BEGIN Study material
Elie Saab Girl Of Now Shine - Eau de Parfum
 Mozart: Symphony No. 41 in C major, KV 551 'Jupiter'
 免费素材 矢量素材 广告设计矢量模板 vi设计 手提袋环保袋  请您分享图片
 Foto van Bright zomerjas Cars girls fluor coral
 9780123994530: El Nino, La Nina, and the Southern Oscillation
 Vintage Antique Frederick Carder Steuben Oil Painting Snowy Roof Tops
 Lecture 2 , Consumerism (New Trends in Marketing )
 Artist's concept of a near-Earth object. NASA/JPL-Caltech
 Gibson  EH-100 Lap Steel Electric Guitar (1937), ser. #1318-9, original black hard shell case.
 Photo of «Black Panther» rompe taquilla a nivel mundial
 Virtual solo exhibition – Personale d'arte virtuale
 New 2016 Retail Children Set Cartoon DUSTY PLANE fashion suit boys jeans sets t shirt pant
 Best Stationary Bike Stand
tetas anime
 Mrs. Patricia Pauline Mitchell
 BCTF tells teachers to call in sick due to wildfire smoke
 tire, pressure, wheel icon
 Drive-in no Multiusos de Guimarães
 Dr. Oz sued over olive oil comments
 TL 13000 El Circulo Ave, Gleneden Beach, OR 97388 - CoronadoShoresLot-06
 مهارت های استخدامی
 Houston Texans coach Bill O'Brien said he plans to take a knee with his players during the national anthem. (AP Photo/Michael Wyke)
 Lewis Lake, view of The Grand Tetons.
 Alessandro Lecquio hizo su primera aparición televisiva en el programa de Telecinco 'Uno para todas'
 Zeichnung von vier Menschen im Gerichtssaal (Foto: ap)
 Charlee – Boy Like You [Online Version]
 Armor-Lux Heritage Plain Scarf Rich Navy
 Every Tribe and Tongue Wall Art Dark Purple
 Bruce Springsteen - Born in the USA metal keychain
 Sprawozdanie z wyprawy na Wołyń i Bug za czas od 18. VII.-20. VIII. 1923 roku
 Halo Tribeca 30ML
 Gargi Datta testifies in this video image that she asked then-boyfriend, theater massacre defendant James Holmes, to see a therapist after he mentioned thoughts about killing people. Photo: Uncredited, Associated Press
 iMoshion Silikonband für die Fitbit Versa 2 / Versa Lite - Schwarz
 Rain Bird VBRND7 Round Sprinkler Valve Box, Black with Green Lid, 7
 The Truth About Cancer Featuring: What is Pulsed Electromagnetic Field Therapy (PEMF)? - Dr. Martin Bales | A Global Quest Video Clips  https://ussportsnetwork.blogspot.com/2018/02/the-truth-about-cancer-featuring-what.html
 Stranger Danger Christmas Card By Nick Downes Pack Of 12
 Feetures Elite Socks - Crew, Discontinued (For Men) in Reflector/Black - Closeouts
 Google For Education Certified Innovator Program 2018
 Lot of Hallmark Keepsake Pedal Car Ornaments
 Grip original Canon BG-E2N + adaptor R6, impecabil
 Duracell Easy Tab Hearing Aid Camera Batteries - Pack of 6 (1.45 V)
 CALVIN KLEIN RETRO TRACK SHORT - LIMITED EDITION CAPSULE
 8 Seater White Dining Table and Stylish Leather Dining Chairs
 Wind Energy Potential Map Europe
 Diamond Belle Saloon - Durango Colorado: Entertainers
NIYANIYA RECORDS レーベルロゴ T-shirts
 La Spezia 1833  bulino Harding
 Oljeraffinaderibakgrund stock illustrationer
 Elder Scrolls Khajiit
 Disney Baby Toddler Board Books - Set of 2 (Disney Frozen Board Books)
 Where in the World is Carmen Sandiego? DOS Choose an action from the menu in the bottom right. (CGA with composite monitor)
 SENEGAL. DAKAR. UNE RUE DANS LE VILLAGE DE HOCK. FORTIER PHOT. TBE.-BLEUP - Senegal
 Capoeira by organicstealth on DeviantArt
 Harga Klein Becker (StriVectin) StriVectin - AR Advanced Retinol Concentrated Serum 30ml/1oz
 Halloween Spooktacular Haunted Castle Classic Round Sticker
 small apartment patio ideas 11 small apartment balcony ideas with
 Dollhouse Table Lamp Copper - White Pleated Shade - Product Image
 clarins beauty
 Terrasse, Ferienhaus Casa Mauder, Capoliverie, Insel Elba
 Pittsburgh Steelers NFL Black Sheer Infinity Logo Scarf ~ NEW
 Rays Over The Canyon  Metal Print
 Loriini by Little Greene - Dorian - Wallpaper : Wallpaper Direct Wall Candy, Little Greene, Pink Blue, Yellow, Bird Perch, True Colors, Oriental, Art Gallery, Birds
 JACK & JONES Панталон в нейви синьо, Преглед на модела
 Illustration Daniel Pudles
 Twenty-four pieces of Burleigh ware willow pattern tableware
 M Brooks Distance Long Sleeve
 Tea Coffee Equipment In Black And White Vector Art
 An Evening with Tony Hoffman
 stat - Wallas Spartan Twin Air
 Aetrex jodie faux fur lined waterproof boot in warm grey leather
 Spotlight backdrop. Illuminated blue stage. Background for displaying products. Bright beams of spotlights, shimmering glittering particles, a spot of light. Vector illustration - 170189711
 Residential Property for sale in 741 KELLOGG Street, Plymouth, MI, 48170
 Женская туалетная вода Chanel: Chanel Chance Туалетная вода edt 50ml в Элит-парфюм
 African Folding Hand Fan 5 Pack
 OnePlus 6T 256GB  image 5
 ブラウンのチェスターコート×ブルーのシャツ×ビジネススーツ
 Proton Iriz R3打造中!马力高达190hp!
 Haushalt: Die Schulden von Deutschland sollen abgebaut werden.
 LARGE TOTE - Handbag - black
END Study material
### Problem description
Reproduce exactly the lines of the records above from the one with "免费素材 矢量素材 广告设计矢量模板" to the one with "Charlee – Boy Like You [Online Version]", both included, and leave out everything else.

### Result for this task
 免费素材 矢量素材 广告设计矢量模板 vi设计 手提袋环保袋  请您分享图片
 Foto van Bright zomerjas Cars girls fluor coral
 9780123994530: El Nino, La Nina, and the Southern Oscillation
 Vintage Antique Frederick Carder Steuben Oil Painting Snowy Roof Tops
 Lecture 2 , Consumerism (New Trends in Marketing )
 Artist's concept of a near-Earth object. NASA/JPL-Caltech
 Gibson  EH-100 Lap Steel Electric Guitar (1937), ser. #1318-9, original black hard shell case.
 Photo of «Black Panther» rompe taquilla a nivel mundial
 Virtual solo exhibition – Personale d'arte virtuale
 New 2016 Retail Children Set Cartoon DUSTY PLANE fashion suit boys jeans sets t shirt pant
 Best Stationary Bike Stand
tetas anime
 Mrs. Patricia Pauline Mitchell
 BCTF tells teachers to call in sick due to wildfire smoke
 tire, pressure, wheel icon
 Drive-in no Multiusos de Guimarães
 Dr. Oz sued over olive oil comments
 TL 13000 El Circulo Ave, Gleneden Beach, OR 97388 - CoronadoShoresLot-06
 مهارت های استخدامی
 Houston Texans coach Bill O'Brien said he plans to take a knee with his players during the national anthem. (AP Photo/Michael Wyke)
 Lewis Lake, view of The Grand Tetons.
 Alessandro Lecquio hizo su primera aparición televisiva en el programa de Telecinco 'Uno para todas'
 Zeichnung von vier Menschen im Gerichtssaal (Foto: ap)
 Charlee – Boy Like You [Online Version]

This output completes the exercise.